◆ **DATA EXTRACT**:
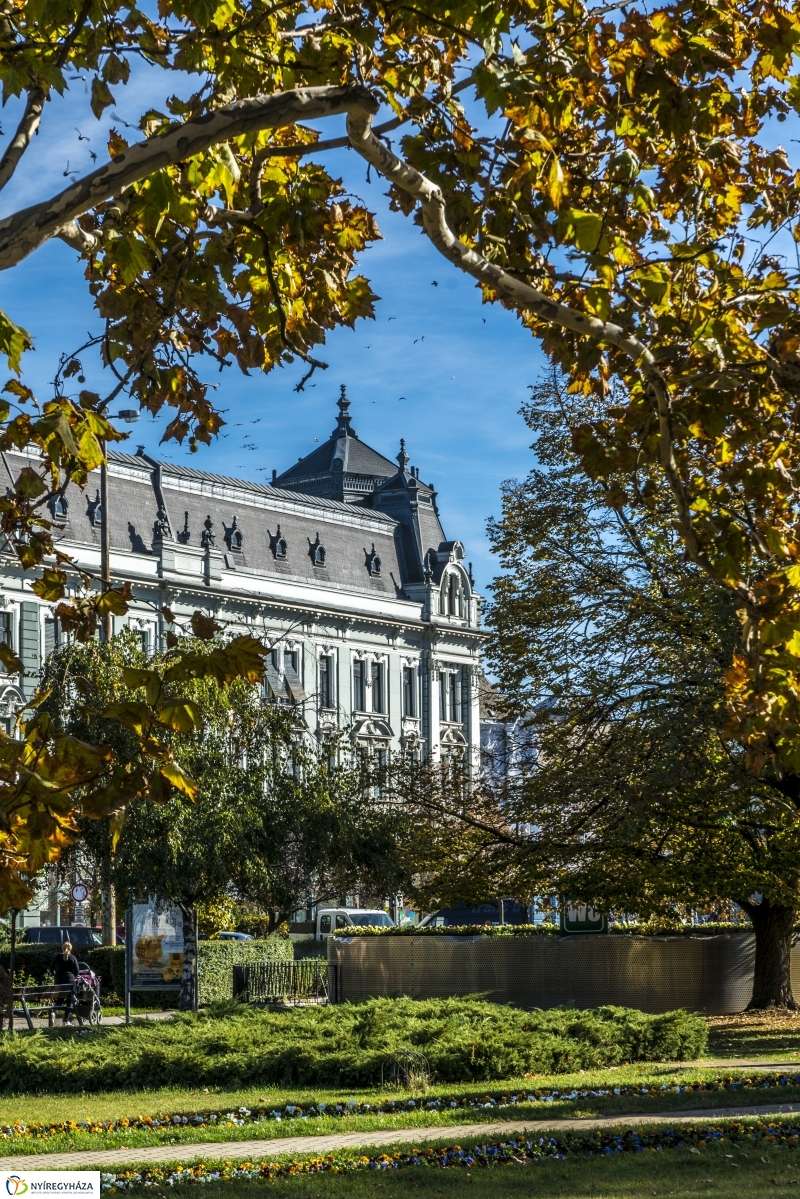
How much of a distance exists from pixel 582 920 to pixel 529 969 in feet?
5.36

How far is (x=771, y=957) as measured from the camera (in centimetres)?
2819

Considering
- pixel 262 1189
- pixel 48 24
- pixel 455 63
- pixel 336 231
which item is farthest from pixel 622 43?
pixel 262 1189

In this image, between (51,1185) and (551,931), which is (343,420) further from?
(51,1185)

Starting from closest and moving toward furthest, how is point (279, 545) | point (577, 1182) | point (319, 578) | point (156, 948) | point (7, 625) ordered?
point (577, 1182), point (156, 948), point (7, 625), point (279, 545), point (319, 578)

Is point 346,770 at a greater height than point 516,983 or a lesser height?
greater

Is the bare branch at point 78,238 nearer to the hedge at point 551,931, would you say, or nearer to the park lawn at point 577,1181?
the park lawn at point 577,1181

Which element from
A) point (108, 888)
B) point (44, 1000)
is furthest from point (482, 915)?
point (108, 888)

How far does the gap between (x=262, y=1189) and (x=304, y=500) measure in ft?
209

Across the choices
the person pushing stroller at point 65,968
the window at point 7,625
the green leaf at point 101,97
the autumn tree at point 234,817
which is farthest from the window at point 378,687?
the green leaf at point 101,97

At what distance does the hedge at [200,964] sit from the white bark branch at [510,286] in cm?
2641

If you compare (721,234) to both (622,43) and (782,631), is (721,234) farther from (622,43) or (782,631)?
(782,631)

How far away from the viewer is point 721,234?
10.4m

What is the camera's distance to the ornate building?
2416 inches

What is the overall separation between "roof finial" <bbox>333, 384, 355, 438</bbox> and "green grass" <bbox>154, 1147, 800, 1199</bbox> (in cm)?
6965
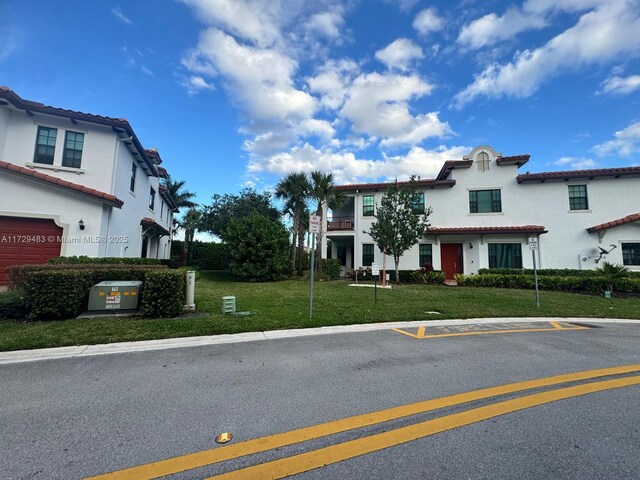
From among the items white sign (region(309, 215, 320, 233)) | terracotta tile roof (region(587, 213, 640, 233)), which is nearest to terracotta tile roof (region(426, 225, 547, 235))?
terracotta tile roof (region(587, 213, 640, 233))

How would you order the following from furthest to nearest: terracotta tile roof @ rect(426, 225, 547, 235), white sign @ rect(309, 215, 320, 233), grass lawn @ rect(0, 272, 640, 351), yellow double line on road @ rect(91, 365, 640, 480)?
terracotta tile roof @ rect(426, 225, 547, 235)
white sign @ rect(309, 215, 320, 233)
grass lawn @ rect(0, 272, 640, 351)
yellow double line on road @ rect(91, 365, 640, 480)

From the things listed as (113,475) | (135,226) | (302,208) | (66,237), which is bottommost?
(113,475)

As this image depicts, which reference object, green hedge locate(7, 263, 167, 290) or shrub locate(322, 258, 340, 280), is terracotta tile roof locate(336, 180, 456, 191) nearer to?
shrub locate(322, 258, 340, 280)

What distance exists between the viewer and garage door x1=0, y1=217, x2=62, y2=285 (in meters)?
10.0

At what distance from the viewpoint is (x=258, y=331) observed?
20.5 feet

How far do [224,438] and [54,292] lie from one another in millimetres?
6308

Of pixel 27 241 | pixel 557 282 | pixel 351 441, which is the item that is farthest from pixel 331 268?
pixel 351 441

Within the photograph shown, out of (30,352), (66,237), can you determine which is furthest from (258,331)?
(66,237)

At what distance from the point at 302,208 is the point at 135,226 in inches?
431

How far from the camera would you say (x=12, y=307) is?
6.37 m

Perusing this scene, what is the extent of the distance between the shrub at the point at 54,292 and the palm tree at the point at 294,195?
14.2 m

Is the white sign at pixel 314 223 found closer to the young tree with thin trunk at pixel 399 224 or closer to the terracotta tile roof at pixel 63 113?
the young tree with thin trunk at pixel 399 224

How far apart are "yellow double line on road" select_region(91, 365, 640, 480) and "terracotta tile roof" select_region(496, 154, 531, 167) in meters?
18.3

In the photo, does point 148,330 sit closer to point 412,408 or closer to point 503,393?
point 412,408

--

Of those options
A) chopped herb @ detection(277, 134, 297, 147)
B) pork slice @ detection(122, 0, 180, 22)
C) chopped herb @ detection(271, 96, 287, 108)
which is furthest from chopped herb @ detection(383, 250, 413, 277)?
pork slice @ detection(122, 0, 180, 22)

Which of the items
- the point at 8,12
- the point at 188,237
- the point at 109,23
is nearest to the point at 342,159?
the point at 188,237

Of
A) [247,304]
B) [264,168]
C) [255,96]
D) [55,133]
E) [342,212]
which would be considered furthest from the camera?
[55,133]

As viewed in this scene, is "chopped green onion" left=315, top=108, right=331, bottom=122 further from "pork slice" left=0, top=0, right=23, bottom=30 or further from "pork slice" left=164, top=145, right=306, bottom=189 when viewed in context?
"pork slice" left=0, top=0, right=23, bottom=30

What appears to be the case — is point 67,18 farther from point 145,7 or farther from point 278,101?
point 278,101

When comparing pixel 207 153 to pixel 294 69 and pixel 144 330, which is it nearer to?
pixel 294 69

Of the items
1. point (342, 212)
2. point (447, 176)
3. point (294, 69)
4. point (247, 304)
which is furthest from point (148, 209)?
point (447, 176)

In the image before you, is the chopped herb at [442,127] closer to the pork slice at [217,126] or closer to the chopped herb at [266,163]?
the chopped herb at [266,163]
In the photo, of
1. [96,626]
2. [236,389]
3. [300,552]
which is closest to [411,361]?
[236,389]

--

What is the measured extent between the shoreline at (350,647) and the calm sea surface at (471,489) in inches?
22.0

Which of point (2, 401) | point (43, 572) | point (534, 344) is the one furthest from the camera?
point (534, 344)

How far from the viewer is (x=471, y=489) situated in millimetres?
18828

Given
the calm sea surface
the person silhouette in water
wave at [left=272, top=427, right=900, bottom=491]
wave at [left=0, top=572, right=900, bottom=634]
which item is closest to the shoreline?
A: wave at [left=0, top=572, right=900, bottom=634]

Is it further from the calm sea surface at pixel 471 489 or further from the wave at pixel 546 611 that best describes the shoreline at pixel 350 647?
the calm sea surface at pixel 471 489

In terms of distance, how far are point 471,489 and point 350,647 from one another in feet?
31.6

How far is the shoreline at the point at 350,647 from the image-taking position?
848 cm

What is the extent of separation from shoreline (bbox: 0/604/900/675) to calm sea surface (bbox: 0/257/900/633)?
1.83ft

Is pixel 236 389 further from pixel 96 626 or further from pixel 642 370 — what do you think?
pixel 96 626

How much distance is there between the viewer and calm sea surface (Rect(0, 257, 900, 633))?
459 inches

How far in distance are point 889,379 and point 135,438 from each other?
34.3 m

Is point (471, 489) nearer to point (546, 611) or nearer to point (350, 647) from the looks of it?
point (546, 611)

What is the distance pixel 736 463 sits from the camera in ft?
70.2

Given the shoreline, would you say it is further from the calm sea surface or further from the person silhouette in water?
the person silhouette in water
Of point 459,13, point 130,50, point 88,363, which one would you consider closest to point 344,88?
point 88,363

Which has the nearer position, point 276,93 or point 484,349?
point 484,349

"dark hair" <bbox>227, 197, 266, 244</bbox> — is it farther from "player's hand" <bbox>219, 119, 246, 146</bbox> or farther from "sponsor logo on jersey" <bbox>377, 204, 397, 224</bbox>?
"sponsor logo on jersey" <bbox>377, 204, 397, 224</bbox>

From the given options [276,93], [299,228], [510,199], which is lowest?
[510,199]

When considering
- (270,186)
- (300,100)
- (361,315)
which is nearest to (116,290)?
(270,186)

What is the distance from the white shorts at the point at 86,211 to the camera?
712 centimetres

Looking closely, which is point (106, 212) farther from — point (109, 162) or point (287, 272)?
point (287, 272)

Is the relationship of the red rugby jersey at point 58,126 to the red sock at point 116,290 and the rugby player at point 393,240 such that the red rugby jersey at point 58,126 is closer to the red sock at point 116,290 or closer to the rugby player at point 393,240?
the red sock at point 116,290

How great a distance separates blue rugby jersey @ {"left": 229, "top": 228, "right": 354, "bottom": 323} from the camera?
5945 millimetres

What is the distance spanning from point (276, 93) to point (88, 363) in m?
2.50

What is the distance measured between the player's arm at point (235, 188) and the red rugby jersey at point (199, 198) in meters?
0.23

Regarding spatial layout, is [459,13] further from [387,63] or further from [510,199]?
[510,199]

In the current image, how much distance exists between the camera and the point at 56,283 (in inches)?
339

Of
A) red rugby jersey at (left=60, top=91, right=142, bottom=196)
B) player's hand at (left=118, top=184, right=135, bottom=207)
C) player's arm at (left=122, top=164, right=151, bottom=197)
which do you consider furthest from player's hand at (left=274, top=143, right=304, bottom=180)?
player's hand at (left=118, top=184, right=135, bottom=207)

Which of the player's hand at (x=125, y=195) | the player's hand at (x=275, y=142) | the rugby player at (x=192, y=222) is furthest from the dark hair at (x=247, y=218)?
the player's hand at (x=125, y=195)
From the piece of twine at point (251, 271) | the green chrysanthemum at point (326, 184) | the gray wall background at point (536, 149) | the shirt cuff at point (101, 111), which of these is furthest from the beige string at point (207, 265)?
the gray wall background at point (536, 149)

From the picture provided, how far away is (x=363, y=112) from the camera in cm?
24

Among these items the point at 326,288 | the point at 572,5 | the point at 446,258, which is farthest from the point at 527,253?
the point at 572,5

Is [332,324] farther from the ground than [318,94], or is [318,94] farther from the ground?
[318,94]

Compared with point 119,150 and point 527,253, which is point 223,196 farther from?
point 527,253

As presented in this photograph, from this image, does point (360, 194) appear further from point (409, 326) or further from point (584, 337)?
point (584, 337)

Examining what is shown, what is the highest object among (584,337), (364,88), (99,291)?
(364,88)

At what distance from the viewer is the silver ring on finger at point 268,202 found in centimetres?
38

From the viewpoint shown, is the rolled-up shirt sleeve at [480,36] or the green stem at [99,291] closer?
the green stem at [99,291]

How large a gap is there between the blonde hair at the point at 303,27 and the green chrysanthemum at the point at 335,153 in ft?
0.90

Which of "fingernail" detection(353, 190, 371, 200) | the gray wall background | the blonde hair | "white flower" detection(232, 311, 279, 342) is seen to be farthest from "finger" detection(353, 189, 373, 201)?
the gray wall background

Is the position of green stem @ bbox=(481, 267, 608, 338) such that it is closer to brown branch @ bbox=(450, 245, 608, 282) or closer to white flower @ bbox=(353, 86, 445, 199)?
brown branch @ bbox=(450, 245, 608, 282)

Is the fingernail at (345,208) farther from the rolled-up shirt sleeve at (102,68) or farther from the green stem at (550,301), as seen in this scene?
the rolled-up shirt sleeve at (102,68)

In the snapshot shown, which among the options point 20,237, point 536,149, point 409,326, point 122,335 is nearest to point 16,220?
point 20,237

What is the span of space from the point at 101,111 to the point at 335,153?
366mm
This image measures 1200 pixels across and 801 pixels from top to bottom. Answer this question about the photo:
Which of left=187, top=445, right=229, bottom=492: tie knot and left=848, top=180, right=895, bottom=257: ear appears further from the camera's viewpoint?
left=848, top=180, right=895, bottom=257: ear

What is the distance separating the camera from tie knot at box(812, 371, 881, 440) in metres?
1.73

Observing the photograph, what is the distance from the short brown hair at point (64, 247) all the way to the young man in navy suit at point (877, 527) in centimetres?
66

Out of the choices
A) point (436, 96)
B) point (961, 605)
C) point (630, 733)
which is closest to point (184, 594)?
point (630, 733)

◆ **YOUR INSTRUCTIONS**: List every line in the entries above that contains the word "road".

◆ **RESPONSE**:
How would you order the following from furthest to nearest: terracotta tile roof @ rect(426, 225, 547, 235), white sign @ rect(309, 215, 320, 233), grass lawn @ rect(0, 272, 640, 351), yellow double line on road @ rect(91, 365, 640, 480)?
yellow double line on road @ rect(91, 365, 640, 480)
How far apart are "yellow double line on road" select_region(91, 365, 640, 480) and "terracotta tile roof" select_region(496, 154, 531, 167) in meters?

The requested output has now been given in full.